Rab probably wouldn’t even remember it was Valentine’s, much less their anniversary. Not that she wanted him to. Even when things between them had been good he was more likely to bring her some petrol station flowers and rewrap a free mug from work than remember to buy her a real gift. Lately, he hadn’t even done that much.

Even before Nicole entered her life, Erykah had spent ages trying to figure out why she had married him at all. Erykah Macdonald and her husband hadn’t shared a bedroom in several years. They hadn’t shared anything of substance since well before that.

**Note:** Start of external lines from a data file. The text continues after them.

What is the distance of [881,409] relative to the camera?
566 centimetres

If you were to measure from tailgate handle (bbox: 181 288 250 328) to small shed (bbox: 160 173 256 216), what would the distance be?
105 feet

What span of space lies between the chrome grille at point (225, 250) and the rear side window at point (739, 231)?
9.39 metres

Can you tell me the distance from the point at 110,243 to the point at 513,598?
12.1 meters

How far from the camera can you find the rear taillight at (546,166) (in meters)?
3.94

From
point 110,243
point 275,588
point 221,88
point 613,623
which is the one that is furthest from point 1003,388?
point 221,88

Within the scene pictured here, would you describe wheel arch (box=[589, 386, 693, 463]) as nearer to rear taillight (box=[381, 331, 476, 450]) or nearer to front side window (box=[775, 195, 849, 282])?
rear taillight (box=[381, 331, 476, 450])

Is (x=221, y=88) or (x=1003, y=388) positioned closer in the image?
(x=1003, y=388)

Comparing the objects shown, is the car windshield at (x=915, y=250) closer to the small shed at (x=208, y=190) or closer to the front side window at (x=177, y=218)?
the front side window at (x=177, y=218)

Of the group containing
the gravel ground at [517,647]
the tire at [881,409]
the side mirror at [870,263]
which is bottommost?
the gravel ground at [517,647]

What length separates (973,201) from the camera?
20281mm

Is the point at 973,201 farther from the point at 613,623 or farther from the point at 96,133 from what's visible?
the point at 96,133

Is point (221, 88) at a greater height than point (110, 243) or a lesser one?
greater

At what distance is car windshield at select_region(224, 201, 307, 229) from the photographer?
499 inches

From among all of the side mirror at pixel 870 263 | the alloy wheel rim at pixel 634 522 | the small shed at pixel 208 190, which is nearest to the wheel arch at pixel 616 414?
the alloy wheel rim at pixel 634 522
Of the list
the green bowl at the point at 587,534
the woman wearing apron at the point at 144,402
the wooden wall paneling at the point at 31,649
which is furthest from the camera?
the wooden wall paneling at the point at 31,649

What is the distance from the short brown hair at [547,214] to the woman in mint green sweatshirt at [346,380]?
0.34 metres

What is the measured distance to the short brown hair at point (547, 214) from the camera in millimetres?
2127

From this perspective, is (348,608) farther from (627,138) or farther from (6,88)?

It was hard to remember, but when they met she had been bowled over by who he was. Or at least, by who he appeared to be. A dashing, tall officer type, lean and handsome with slicked back blond hair and a stilted, formal way of speaking. He could have walked out of a war film, all cheekbone angles, glowing skin and snappy, smart comments. And at a time of her life when it felt as if everything was crashing down around her, he made her feel safe. As if he really could whisk her away from all the worry about the press, about money, about what other people thought of her.

Then the mask started to slip. She started to see his patterns, as if he was a computer program looping through a script. He knew a lot of general trivia, but wasn’t as smart as his allusions implied. His healthy glow came from a tanning bed, not from sport. The witty comments she admired were a handful of lines and quotes he repeated thousands of times for effect. He could tell you the first four lines of
Macbeth
, but she came to doubt he had ever read it.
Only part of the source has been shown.